The arguably most critical issue before implementing an algorithmic intervention for the purpose of mitigating health disparities relates to whether there is any good evidence that it works. The evaluation of ML algorithms is typically confined to their statistical properties. However, this is uninformative with regard to its performance within a socio-technological system, such as clinical environments. Much to our surprise, there is no mentioning in the proposal for the regulation of AI/ML systems by the European Commission (2021) of how externally valid evidence should be established that a safety-critical algorithmic intervention is indeed reliable/beneficial. In contrast, we think that it is indispensable to raise such methodological issues. Most importantly, it needs to be identified when and how field trials – let alone randomized controlled trials (RCTs) – should be conducted for algorithmic interventions.Footnote 14 That said, as RCTs may have their shortcomings when applied to ML algorithms, we suggest combining them with ethnographic or other types of qualitative studies (cf. Genin & Grote, 2021).

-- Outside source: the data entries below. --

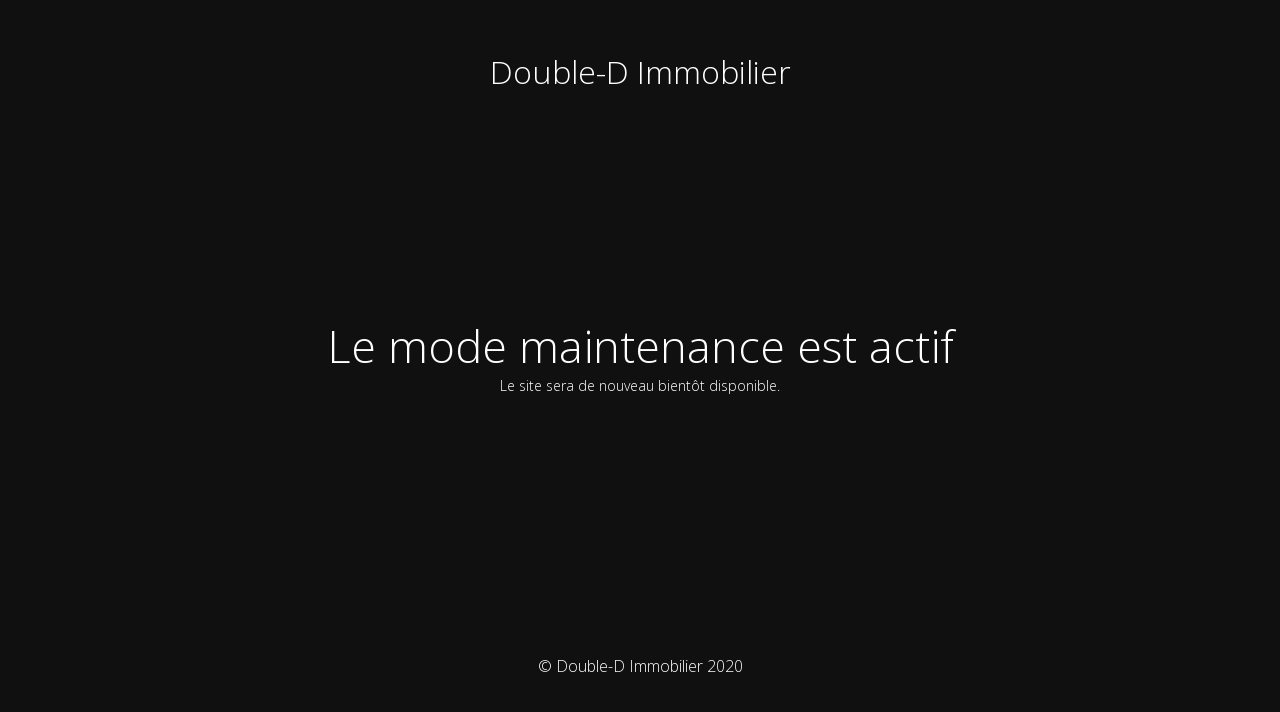

--- FILE ---
content_type: text/html; charset=UTF-8
request_url: https://www.double-d-immobilier.fr/blog/
body_size: 1473
content:
<!DOCTYPE html>
<html lang="fr-FR">
<head>
	<meta charset="UTF-8" />
	<title>Site en maintenance</title>		<meta name="viewport" content="width=device-width, maximum-scale=1, initial-scale=1, minimum-scale=1">
	<meta name="description" content="Immobilier strasbourg"/>
	<meta http-equiv="X-UA-Compatible" content="" />
	<meta property="og:site_name" content="Double-D Immobilier - Immobilier strasbourg"/>
	<meta property="og:title" content="Site en maintenance"/>
	<meta property="og:type" content="Maintenance"/>
	<meta property="og:url" content="https://www.double-d-immobilier.fr"/>
	<meta property="og:description" content="Le site sera de nouveau bientôt disponible."/>
		<link rel="profile" href="http://gmpg.org/xfn/11" />
	<link rel="pingback" href="https://www.double-d-immobilier.fr/xmlrpc.php" />
	<link rel='stylesheet' id='mtnc-style-css'  href='https://www.double-d-immobilier.fr/wp-content/plugins/maintenance/load/css/style.css?ver=1651425717' type='text/css' media='all' />
<link rel='stylesheet' id='mtnc-fonts-css'  href='https://www.double-d-immobilier.fr/wp-content/plugins/maintenance/load/css/fonts.css?ver=1651425717' type='text/css' media='all' />
<style type="text/css">body {background-color: #111111}.preloader {background-color: #111111}body {font-family: Open Sans; }.site-title, .preloader i, .login-form, .login-form a.lost-pass, .btn-open-login-form, .site-content, .user-content-wrapper, .user-content, footer, .maintenance a{color: #ffffff;} a.close-user-content, #mailchimp-box form input[type="submit"], .login-form input#submit.button  {border-color:#ffffff} input[type="submit"]:hover{background-color:#ffffff} input:-webkit-autofill, input:-webkit-autofill:focus{-webkit-text-fill-color:#ffffff} body &gt; .login-form-container{background-color:#111111}.btn-open-login-form{background-color:#111111}input:-webkit-autofill, input:-webkit-autofill:focus{-webkit-box-shadow:0 0 0 50px #111111 inset}input[type='submit']:hover{color:#111111} #custom-subscribe #submit-subscribe:before{background-color:#111111} </style>		<!--[if IE]>
	<style type="text/css">

	</style>
	<script type="text/javascript" src="https://www.double-d-immobilier.fr/wp-content/plugins/maintenance/load/js/jquery.backstretch.min.js"></script>
	<![endif]-->
	<link rel="stylesheet" href="https://fonts.googleapis.com/css?family=Open%20Sans:300,300italic,regular,italic,600,600italic,700,700italic,800,800italic:300"></head>

<body class="maintenance ">

<div class="main-container">
	<div class="preloader"><i class="fi-widget" aria-hidden="true"></i></div>	<div id="wrapper">
		<div class="center logotype">
			<header>
				<div class="logo-box istext" rel="home"><h1 class="site-title">Double-D Immobilier</h1></div>			</header>
		</div>
		<div id="content" class="site-content">
			<div class="center">
                <h2 class="heading font-center" style="font-weight:300;font-style:normal">Le mode maintenance est actif</h2><div class="description" style="font-weight:300;font-style:normal"><p>Le site sera de nouveau bientôt disponible.</p>
</div>			</div>
		</div>
	</div> <!-- end wrapper -->
	<footer>
		<div class="center">
			<div style="font-weight:300;font-style:normal">© Double-D Immobilier 2020</div>		</div>
	</footer>
			</div>

<!--[if lte IE 10]>
<script type='text/javascript' src='https://www.double-d-immobilier.fr/wp-includes/js/jquery/jquery.min.js?ver=5.9.12' id='jquery_ie-js'></script>
<![endif]-->
<!--[if !IE]><!--><script type='text/javascript' src='https://www.double-d-immobilier.fr/wp-includes/js/jquery/jquery.min.js?ver=3.6.0' id='jquery-core-js'></script>
<script type='text/javascript' src='https://www.double-d-immobilier.fr/wp-includes/js/jquery/jquery-migrate.min.js?ver=3.3.2' id='jquery-migrate-js'></script>
<!--<![endif]--><script type='text/javascript' id='_frontend-js-extra'>
/* <![CDATA[ */
var mtnc_front_options = {"body_bg":"","gallery_array":[],"blur_intensity":"5","font_link":["Open Sans:300,300italic,regular,italic,600,600italic,700,700italic,800,800italic:300"]};
/* ]]> */
</script>
<script type='text/javascript' src='https://www.double-d-immobilier.fr/wp-content/plugins/maintenance/load/js/jquery.frontend.js?ver=1651425717' id='_frontend-js'></script>

</body>
</html>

While the set of criteria is far from being exhaustive, we hope that it underlines the importance of a holistic approach in the evaluation of algorithmic interventions aimed at mitigating social problems.

Conclusion

In this paper, we defended the permissible deployment of affirmative ML algorithms in clinical medicine that overfit for minority and socioeconomically disadvantaged sub-populations, and thus perform better on the relevant sub-populations than for traditionally advantaged sub-populations. In particular, we argued that such algorithms can permissibly be deployed provided they serve the aim of health equity. Affirmative algorithms can serve the aim of health equity, we argued, on certain models of collaboration between clinicians and ML algorithms. Because the fairness of final decisions, which result from collaboration between clinicians and algorithms, is the appropriate locus of moral concern, unfair algorithmic decisions can under the right conditions be tolerated. Namely, if, and only if, the resultant final decisions are fair. Finally, we registered, and attempted to mitigate, the concern that our proposal is an instance of ‘solutionism,’ i.e. the practice of attempting to use quick-fix algorithmic interventions that fail to account for the socioeconomic complexity of the injustices at issue. We offered a series of necessary conditions on the permissible use of affirmative algorithms in order to combat or at least mitigate the threat of solutionism.

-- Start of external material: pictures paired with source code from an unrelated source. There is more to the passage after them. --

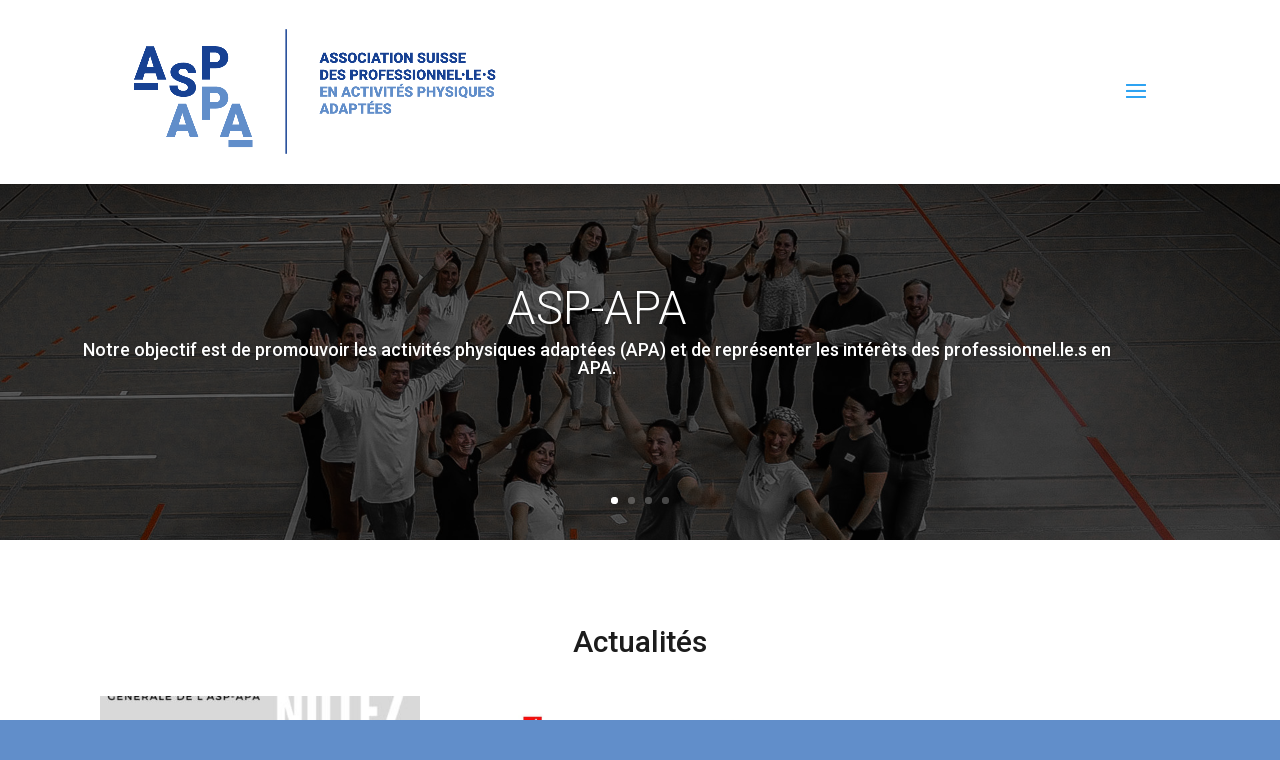

--- FILE ---
content_type: text/css
request_url: https://asp-apa.ch/wp-content/et-cache/36/et-core-unified-deferred-36.min.css?ver=1760027372
body_size: 433
content:
div.et_pb_section.et_pb_section_2{background-image:initial!important}.et_pb_section_2.et_pb_section{background-color:#000000!important}.et_pb_row_2.et_pb_row{padding-top:30px!important;padding-right:0px!important;padding-bottom:90px!important;padding-left:0px!important;padding-top:30px;padding-right:0px;padding-bottom:90px;padding-left:0px}.et_pb_circle_counter_0.et_pb_circle_counter h3,.et_pb_circle_counter_0.et_pb_circle_counter h1.et_pb_module_header,.et_pb_circle_counter_0.et_pb_circle_counter h2.et_pb_module_header,.et_pb_circle_counter_0.et_pb_circle_counter h4.et_pb_module_header,.et_pb_circle_counter_0.et_pb_circle_counter h5.et_pb_module_header,.et_pb_circle_counter_0.et_pb_circle_counter h6.et_pb_module_header,.et_pb_circle_counter_0.et_pb_circle_counter h3 a,.et_pb_circle_counter_0.et_pb_circle_counter h1.et_pb_module_header a,.et_pb_circle_counter_0.et_pb_circle_counter h2.et_pb_module_header a,.et_pb_circle_counter_0.et_pb_circle_counter h4.et_pb_module_header a,.et_pb_circle_counter_0.et_pb_circle_counter h5.et_pb_module_header a,.et_pb_circle_counter_0.et_pb_circle_counter h6.et_pb_module_header a,.et_pb_circle_counter_1.et_pb_circle_counter h3,.et_pb_circle_counter_1.et_pb_circle_counter h1.et_pb_module_header,.et_pb_circle_counter_1.et_pb_circle_counter h2.et_pb_module_header,.et_pb_circle_counter_1.et_pb_circle_counter h4.et_pb_module_header,.et_pb_circle_counter_1.et_pb_circle_counter h5.et_pb_module_header,.et_pb_circle_counter_1.et_pb_circle_counter h6.et_pb_module_header,.et_pb_circle_counter_1.et_pb_circle_counter h3 a,.et_pb_circle_counter_1.et_pb_circle_counter h1.et_pb_module_header a,.et_pb_circle_counter_1.et_pb_circle_counter h2.et_pb_module_header a,.et_pb_circle_counter_1.et_pb_circle_counter h4.et_pb_module_header a,.et_pb_circle_counter_1.et_pb_circle_counter h5.et_pb_module_header a,.et_pb_circle_counter_1.et_pb_circle_counter h6.et_pb_module_header a,.et_pb_circle_counter_2.et_pb_circle_counter h3,.et_pb_circle_counter_2.et_pb_circle_counter h1.et_pb_module_header,.et_pb_circle_counter_2.et_pb_circle_counter h2.et_pb_module_header,.et_pb_circle_counter_2.et_pb_circle_counter h4.et_pb_module_header,.et_pb_circle_counter_2.et_pb_circle_counter h5.et_pb_module_header,.et_pb_circle_counter_2.et_pb_circle_counter h6.et_pb_module_header,.et_pb_circle_counter_2.et_pb_circle_counter h3 a,.et_pb_circle_counter_2.et_pb_circle_counter h1.et_pb_module_header a,.et_pb_circle_counter_2.et_pb_circle_counter h2.et_pb_module_header a,.et_pb_circle_counter_2.et_pb_circle_counter h4.et_pb_module_header a,.et_pb_circle_counter_2.et_pb_circle_counter h5.et_pb_module_header a,.et_pb_circle_counter_2.et_pb_circle_counter h6.et_pb_module_header a{font-size:30px;color:#ffffff!important}.et_pb_circle_counter_0.et_pb_circle_counter .percent p,.et_pb_circle_counter_1.et_pb_circle_counter .percent p,.et_pb_circle_counter_2.et_pb_circle_counter .percent p{font-size:50px;color:#ffffff!important}.et_pb_circle_counter_1.et_pb_circle_counter,.et_pb_circle_counter_0.et_pb_circle_counter,.et_pb_circle_counter_2.et_pb_circle_counter{margin-top:0px!important;margin-right:auto!important;margin-bottom:30px!important;margin-left:auto!important}.et_pb_row_3{min-height:32px}.et_pb_row_3.et_pb_row{padding-top:27px!important;padding-top:27px}.et_pb_image_3,.et_pb_image_2,.et_pb_image_1,.et_pb_image_4,.et_pb_image_0{text-align:left;margin-left:0}@media only screen and (max-width:980px){.et_pb_circle_counter_0.et_pb_circle_counter h3,.et_pb_circle_counter_0.et_pb_circle_counter h1.et_pb_module_header,.et_pb_circle_counter_0.et_pb_circle_counter h2.et_pb_module_header,.et_pb_circle_counter_0.et_pb_circle_counter h4.et_pb_module_header,.et_pb_circle_counter_0.et_pb_circle_counter h5.et_pb_module_header,.et_pb_circle_counter_0.et_pb_circle_counter h6.et_pb_module_header,.et_pb_circle_counter_0.et_pb_circle_counter h3 a,.et_pb_circle_counter_0.et_pb_circle_counter h1.et_pb_module_header a,.et_pb_circle_counter_0.et_pb_circle_counter h2.et_pb_module_header a,.et_pb_circle_counter_0.et_pb_circle_counter h4.et_pb_module_header a,.et_pb_circle_counter_0.et_pb_circle_counter h5.et_pb_module_header a,.et_pb_circle_counter_0.et_pb_circle_counter h6.et_pb_module_header a,.et_pb_circle_counter_1.et_pb_circle_counter h3,.et_pb_circle_counter_1.et_pb_circle_counter h1.et_pb_module_header,.et_pb_circle_counter_1.et_pb_circle_counter h2.et_pb_module_header,.et_pb_circle_counter_1.et_pb_circle_counter h4.et_pb_module_header,.et_pb_circle_counter_1.et_pb_circle_counter h5.et_pb_module_header,.et_pb_circle_counter_1.et_pb_circle_counter h6.et_pb_module_header,.et_pb_circle_counter_1.et_pb_circle_counter h3 a,.et_pb_circle_counter_1.et_pb_circle_counter h1.et_pb_module_header a,.et_pb_circle_counter_1.et_pb_circle_counter h2.et_pb_module_header a,.et_pb_circle_counter_1.et_pb_circle_counter h4.et_pb_module_header a,.et_pb_circle_counter_1.et_pb_circle_counter h5.et_pb_module_header a,.et_pb_circle_counter_1.et_pb_circle_counter h6.et_pb_module_header a,.et_pb_circle_counter_2.et_pb_circle_counter h3,.et_pb_circle_counter_2.et_pb_circle_counter h1.et_pb_module_header,.et_pb_circle_counter_2.et_pb_circle_counter h2.et_pb_module_header,.et_pb_circle_counter_2.et_pb_circle_counter h4.et_pb_module_header,.et_pb_circle_counter_2.et_pb_circle_counter h5.et_pb_module_header,.et_pb_circle_counter_2.et_pb_circle_counter h6.et_pb_module_header,.et_pb_circle_counter_2.et_pb_circle_counter h3 a,.et_pb_circle_counter_2.et_pb_circle_counter h1.et_pb_module_header a,.et_pb_circle_counter_2.et_pb_circle_counter h2.et_pb_module_header a,.et_pb_circle_counter_2.et_pb_circle_counter h4.et_pb_module_header a,.et_pb_circle_counter_2.et_pb_circle_counter h5.et_pb_module_header a,.et_pb_circle_counter_2.et_pb_circle_counter h6.et_pb_module_header a{font-size:25px}.et_pb_circle_counter_0.et_pb_circle_counter .percent p,.et_pb_circle_counter_1.et_pb_circle_counter .percent p,.et_pb_circle_counter_2.et_pb_circle_counter .percent p{font-size:40px}.et_pb_image_0 .et_pb_image_wrap img,.et_pb_image_1 .et_pb_image_wrap img,.et_pb_image_2 .et_pb_image_wrap img,.et_pb_image_3 .et_pb_image_wrap img,.et_pb_image_4 .et_pb_image_wrap img{width:auto}}@media only screen and (max-width:767px){.et_pb_image_0 .et_pb_image_wrap img,.et_pb_image_1 .et_pb_image_wrap img,.et_pb_image_2 .et_pb_image_wrap img,.et_pb_image_3 .et_pb_image_wrap img,.et_pb_image_4 .et_pb_image_wrap img{width:auto}}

We shall conclude with three main takeaways. First, the mechanisms through which ML can exacerbate and amplify existing social injustices are at this point widely understood. What is less explored is how and in what respects ML can address and mitigate existing injustices. Healthcare is one domain in which careful reflection on structural injustices, in addition to the imaginative development and application of novel ML technologies, could in principle resolve, or at least mitigate, certain injustices against minorities. Second, at least in the domain of healthcare, ML technologies are principally deployed as decision support systems. Hence overemphasis on the evaluative properties of algorithmic decisions, as opposed to the evaluative properties of the collaborative process that facilitates joint clinician-ML decision-making, is likely to hinder efforts to rectify injustices. What matters, instead, is that the processes by which ML algorithms and clinicians jointly contribute to final decisions are sufficiently well understood to determine exactly how algorithms can be designed and deployed in a way that promotes equity in health outcomes. Third, the complexity of the nature and causes of social injustices in healthcare should not be underestimated. There are no ‘quick fix’ algorithmic solutions. However, with a participatory approach to developing affirmative ML systems that takes as central the views and interests of minority groups, there are plausible grounds for supposing that ML technologies can be levied to combat and mitigate social injustices in healthcare, provided appropriate safeguards are put in place.